* _Problem to solve_:
Take the line that contains "How far from the camera do" as the first line and the last line of the material below as the final one; reproduce exactly the lines between, inclusive.

* _Source records_:

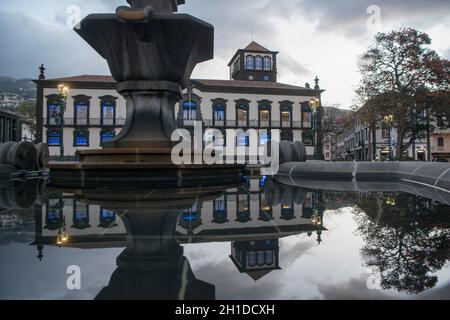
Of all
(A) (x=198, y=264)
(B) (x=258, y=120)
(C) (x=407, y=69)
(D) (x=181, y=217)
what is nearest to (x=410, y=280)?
(A) (x=198, y=264)

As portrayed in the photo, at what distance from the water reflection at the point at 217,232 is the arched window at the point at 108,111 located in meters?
35.7

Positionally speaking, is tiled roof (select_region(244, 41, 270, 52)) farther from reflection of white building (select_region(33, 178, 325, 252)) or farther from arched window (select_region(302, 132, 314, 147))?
reflection of white building (select_region(33, 178, 325, 252))

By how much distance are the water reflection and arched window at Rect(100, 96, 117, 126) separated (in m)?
35.7

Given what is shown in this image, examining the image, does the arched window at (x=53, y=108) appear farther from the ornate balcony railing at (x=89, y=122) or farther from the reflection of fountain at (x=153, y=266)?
the reflection of fountain at (x=153, y=266)

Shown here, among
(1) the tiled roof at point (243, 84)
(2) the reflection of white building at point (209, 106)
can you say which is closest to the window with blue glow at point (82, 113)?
(2) the reflection of white building at point (209, 106)

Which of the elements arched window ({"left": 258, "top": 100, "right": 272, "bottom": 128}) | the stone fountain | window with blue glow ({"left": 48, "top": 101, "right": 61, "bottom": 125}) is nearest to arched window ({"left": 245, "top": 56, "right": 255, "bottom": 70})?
arched window ({"left": 258, "top": 100, "right": 272, "bottom": 128})

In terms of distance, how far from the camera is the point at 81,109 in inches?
1500

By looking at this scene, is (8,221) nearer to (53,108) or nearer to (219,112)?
(219,112)

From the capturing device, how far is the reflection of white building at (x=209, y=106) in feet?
122

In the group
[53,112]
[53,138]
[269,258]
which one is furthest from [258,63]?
[269,258]
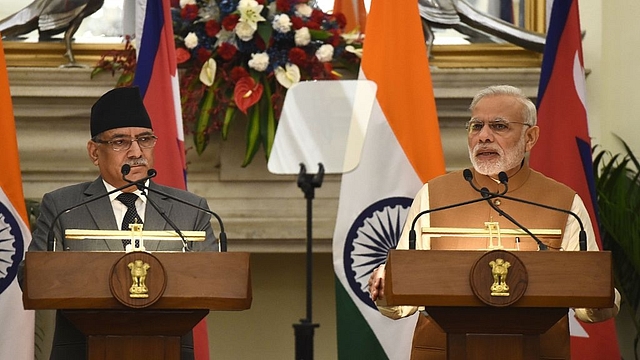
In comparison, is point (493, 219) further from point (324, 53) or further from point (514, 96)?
point (324, 53)

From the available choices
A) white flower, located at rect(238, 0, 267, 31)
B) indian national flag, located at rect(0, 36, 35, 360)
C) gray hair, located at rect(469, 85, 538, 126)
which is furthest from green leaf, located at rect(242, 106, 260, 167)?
gray hair, located at rect(469, 85, 538, 126)

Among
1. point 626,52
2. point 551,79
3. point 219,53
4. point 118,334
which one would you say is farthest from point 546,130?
point 118,334

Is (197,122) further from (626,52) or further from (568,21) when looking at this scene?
(626,52)

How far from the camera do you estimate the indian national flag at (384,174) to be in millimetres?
4754

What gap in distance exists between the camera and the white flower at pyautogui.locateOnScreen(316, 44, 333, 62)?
17.4 feet

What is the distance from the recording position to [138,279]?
304 cm

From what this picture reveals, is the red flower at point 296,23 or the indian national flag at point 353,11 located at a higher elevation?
the indian national flag at point 353,11

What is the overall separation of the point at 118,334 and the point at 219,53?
238 cm

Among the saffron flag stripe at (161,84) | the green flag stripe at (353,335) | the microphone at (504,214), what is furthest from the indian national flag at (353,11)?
the microphone at (504,214)

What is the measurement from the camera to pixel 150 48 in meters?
4.90

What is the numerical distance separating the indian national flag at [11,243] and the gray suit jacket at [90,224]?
0.98 meters

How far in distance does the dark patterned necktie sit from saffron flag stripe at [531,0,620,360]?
6.41 feet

* _Task solution_:
How far from the camera do you estimate the indian national flag at (384,174) to be in millimetres?
4754

What gap in distance exists between the camera and the white flower at pyautogui.locateOnScreen(316, 44, 333, 62)?
17.4 feet

What is the distance from the recording position to [138,279]?
304 cm

From what this picture reveals, is the red flower at point 296,23 or the indian national flag at point 353,11 located at a higher elevation?
the indian national flag at point 353,11

What is the overall separation of the point at 118,334 and the point at 219,53?
238 cm

Among the saffron flag stripe at (161,84) | the green flag stripe at (353,335) | the microphone at (504,214), what is furthest from the indian national flag at (353,11)?
the microphone at (504,214)

What is the measurement from the camera to pixel 150 48 in meters?
4.90

What is the numerical distance separating the indian national flag at [11,243] and the gray suit jacket at [90,224]?
0.98 meters

How far in distance does the dark patterned necktie sit from saffron flag stripe at [531,0,620,360]?
6.41 feet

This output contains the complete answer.